It's not easy being a social scientist/knowledge worker these days. I can't just learn a new IT tool and go with it. Instead I have to think about what it will do to the social fabric. I think of the collection and use of tools as a clue to status within social organizations, and I feel in my gut that technology resistance is dependent somehow on perceptions of roles and relationships.
An article I just read on Fast Company, IT's Not about the Technology, has an interview with researcher Tom Austin, who says that the social sciences will become more and more important in information technology (IT). When asked, "What disciplines will these higher-level IT thinkers come from? Humanities?" Austin answered,
It's not just the humanities. It's also cultural anthropologists, psychologists, organizational theorists -- people who can look at an environment and figure out, where do we let things go?

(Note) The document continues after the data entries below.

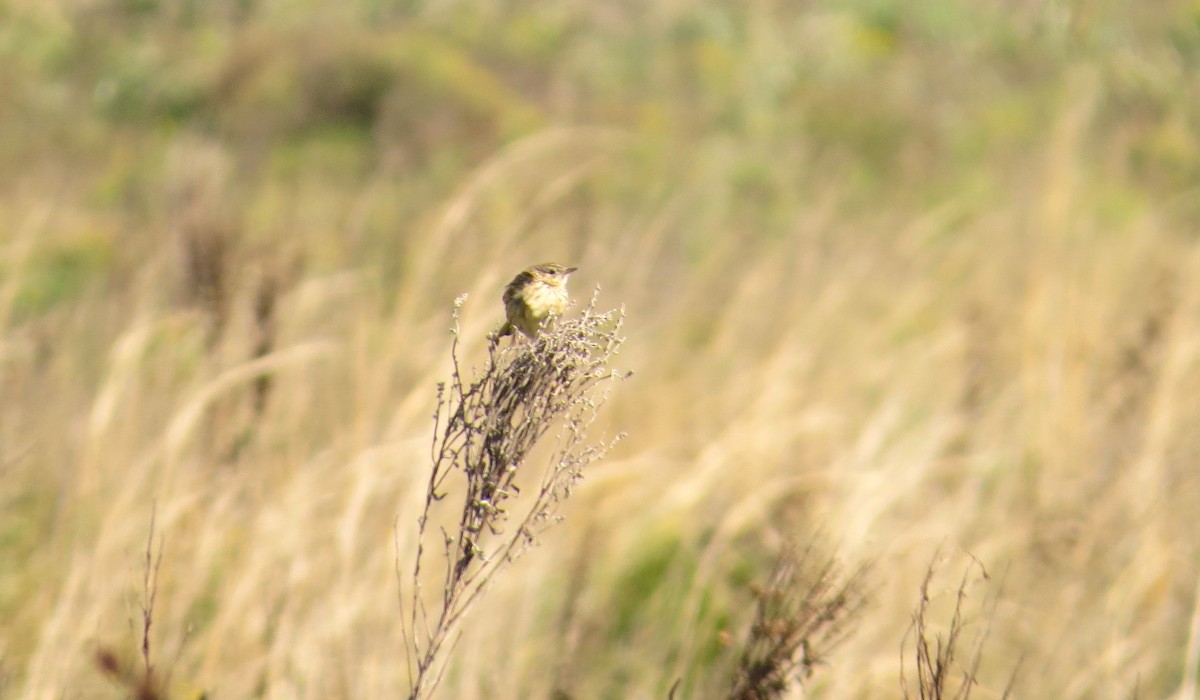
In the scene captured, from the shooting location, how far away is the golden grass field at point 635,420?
2.97m

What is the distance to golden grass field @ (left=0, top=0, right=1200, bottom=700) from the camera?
2.97 m

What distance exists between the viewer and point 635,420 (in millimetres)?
4531

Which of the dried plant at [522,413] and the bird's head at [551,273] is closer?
the dried plant at [522,413]

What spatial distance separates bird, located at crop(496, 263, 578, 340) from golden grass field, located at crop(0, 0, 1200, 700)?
0.72 meters

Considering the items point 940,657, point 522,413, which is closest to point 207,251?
point 522,413

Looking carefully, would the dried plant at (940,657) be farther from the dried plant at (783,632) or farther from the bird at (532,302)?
the bird at (532,302)

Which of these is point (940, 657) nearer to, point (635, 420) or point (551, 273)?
point (551, 273)

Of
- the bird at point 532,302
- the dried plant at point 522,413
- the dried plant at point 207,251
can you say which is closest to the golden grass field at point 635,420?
the dried plant at point 207,251

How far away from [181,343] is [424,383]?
156 cm

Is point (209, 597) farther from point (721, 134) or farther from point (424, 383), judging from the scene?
point (721, 134)

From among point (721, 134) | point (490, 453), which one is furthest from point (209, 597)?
point (721, 134)

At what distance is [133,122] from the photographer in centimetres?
1021

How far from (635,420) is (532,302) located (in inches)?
116

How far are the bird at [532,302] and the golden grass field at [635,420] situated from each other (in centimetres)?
72
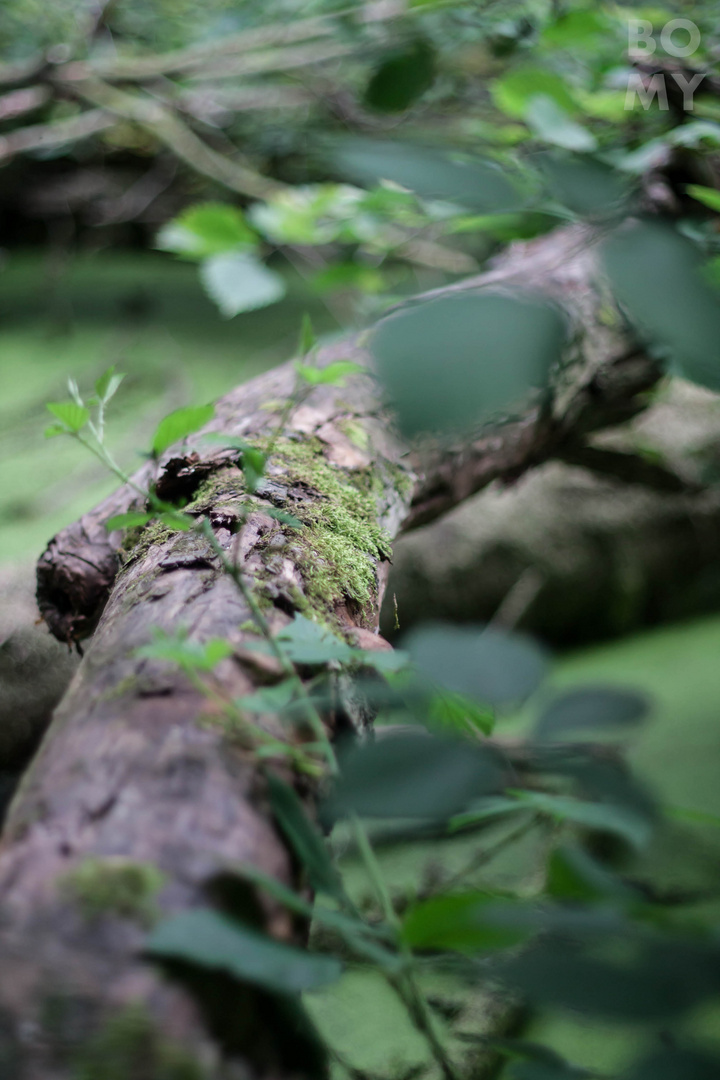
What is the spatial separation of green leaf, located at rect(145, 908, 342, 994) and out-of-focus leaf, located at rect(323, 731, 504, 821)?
0.04 metres

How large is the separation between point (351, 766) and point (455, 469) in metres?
0.47

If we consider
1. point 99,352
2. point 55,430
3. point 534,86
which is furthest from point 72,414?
point 99,352

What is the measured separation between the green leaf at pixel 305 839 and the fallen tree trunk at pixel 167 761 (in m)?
0.02

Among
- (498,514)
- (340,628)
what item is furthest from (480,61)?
(340,628)

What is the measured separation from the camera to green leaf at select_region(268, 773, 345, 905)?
0.23 metres

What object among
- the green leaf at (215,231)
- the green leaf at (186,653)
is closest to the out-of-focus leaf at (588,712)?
the green leaf at (186,653)

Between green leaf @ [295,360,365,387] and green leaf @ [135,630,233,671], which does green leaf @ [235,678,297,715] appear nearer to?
green leaf @ [135,630,233,671]

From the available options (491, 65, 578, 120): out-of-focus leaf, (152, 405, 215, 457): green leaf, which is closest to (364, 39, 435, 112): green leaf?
(491, 65, 578, 120): out-of-focus leaf

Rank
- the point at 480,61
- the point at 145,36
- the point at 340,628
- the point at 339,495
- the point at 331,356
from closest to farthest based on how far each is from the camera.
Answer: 1. the point at 340,628
2. the point at 339,495
3. the point at 331,356
4. the point at 480,61
5. the point at 145,36

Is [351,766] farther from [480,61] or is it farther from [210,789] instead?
[480,61]

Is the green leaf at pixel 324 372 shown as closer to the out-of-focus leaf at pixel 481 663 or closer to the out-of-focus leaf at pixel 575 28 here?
the out-of-focus leaf at pixel 481 663

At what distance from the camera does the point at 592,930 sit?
0.58 ft

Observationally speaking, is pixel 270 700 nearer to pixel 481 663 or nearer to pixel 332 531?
pixel 481 663

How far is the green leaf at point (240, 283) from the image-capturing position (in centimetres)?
76
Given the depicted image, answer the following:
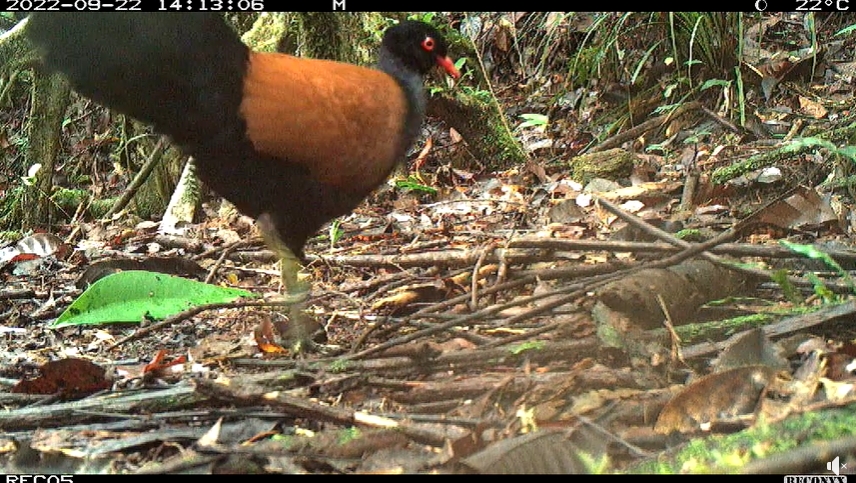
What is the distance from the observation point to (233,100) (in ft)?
8.61

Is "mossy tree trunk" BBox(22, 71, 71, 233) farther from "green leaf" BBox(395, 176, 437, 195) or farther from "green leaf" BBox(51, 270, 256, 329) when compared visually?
"green leaf" BBox(51, 270, 256, 329)

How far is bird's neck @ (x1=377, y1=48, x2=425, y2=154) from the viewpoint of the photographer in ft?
→ 10.3

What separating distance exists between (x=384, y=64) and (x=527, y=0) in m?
2.62

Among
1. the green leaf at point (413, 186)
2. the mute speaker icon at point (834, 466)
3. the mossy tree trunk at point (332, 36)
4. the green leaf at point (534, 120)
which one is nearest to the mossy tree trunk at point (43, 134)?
the mossy tree trunk at point (332, 36)

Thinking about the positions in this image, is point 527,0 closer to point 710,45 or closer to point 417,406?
point 710,45

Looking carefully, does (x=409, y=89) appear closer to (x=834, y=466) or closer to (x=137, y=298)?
(x=137, y=298)

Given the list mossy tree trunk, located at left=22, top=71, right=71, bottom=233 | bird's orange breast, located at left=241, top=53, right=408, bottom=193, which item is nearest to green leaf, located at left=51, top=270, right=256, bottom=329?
bird's orange breast, located at left=241, top=53, right=408, bottom=193

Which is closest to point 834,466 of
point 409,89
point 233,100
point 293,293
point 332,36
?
point 233,100

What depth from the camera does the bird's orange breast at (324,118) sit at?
263 centimetres

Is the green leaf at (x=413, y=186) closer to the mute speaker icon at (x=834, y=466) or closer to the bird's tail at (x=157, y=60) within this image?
the bird's tail at (x=157, y=60)

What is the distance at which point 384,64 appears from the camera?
3.40 metres

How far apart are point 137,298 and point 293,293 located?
24.2 inches

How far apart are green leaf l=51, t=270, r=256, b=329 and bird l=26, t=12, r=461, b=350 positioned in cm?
49

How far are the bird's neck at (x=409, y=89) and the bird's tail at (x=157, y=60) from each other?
0.69m
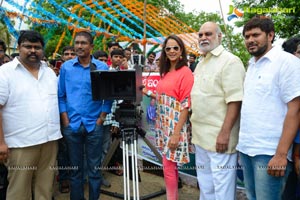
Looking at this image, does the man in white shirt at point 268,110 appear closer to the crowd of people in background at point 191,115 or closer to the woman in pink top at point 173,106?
the crowd of people in background at point 191,115

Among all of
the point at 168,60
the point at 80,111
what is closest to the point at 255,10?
the point at 168,60

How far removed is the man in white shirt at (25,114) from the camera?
2166 mm

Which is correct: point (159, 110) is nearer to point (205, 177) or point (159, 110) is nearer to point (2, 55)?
point (205, 177)

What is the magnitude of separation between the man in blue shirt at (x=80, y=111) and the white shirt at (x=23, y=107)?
0.77ft

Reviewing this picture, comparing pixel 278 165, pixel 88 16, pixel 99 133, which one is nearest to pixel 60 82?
pixel 99 133

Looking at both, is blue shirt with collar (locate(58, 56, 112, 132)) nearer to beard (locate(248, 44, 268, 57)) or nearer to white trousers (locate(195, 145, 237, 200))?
white trousers (locate(195, 145, 237, 200))

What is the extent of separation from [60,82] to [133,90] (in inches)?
31.4

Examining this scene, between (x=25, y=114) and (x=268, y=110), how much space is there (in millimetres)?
1834

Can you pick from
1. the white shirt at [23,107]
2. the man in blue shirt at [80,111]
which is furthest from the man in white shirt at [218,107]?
the white shirt at [23,107]

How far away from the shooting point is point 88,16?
612 inches

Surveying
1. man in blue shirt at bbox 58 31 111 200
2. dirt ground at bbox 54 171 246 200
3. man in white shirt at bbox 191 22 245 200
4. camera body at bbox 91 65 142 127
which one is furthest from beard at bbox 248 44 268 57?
dirt ground at bbox 54 171 246 200

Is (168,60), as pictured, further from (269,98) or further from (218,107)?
(269,98)

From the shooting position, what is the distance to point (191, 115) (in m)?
2.36

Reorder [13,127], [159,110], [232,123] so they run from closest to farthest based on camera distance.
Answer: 1. [232,123]
2. [13,127]
3. [159,110]
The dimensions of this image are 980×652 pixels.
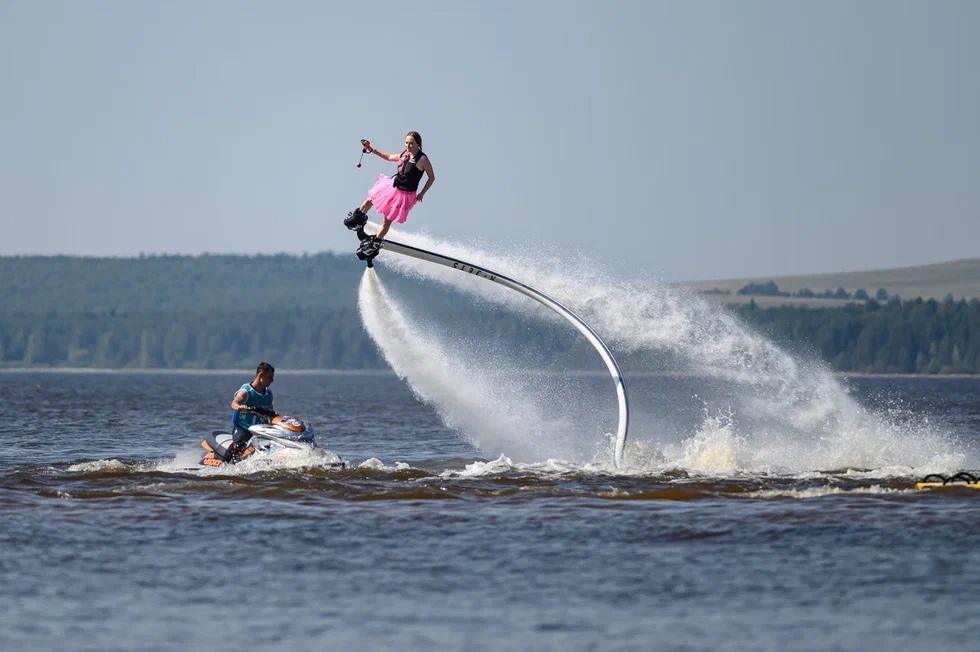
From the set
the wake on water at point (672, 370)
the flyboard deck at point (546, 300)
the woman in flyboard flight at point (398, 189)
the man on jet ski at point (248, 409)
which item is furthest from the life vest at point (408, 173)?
the man on jet ski at point (248, 409)

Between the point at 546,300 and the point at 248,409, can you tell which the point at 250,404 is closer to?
the point at 248,409

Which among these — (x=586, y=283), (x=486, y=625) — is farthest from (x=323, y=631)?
(x=586, y=283)

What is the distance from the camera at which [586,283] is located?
31.5 metres

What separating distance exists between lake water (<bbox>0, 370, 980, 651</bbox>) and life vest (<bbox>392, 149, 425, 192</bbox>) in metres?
5.27

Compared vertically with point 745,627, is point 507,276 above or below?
above

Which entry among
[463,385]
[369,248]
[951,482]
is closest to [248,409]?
[463,385]

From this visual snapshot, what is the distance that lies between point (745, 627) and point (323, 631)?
4486 millimetres

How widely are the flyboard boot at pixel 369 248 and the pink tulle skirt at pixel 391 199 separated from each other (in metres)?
0.71

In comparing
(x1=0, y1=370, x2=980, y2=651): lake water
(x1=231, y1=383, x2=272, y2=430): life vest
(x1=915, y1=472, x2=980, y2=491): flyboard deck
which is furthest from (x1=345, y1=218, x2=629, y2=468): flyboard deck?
(x1=915, y1=472, x2=980, y2=491): flyboard deck

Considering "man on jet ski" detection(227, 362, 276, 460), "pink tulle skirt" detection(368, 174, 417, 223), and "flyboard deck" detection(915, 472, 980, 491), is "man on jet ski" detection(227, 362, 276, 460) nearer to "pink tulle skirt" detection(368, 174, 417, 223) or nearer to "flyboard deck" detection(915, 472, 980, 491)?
"pink tulle skirt" detection(368, 174, 417, 223)

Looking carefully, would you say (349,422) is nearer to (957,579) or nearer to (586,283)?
(586,283)

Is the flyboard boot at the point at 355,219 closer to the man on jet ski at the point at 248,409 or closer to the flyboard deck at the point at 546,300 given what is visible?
the flyboard deck at the point at 546,300

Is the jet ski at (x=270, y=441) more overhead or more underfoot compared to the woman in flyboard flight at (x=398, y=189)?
more underfoot

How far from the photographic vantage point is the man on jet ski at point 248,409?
30016 millimetres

A lot that I've read about organizational learning and knowledge management emphasizes the impact that an organization's culture has on learning. You can set up all the right procedures and instruments for gathering and circulating knowledge, but if the belief system or the networks of relationships create hostility and alienation instead of collaboration and shared identity, you've got trouble.
On the other hand, a little bit of sociology or psychology might help users find new things to do with a toy that the engineers hadn't thought of. The engineer might say, "Look what this can do," while the social scientist would say, "look what we can do with this." I'm sure the popularity of web 2.0 tools is due in large part to how they make us feel, and what they do to liven up relationships. I confess that the first time I realized the potential for collaborative tagging I felt a little thrill. Translating between technology and human organization is a proposition I'm comfortable with.
So all those years I spent as an ethnolinguist might have some market value after all. I might even start a multilingual ethnopodcast!
Very cool article that made me smile with positive intent. Of course, I am part of the choir, but I also read those articles. A friend in Ohio have been discussing this very topic recently. I think you would do well delivering a interesting multilingual ethnopodcast.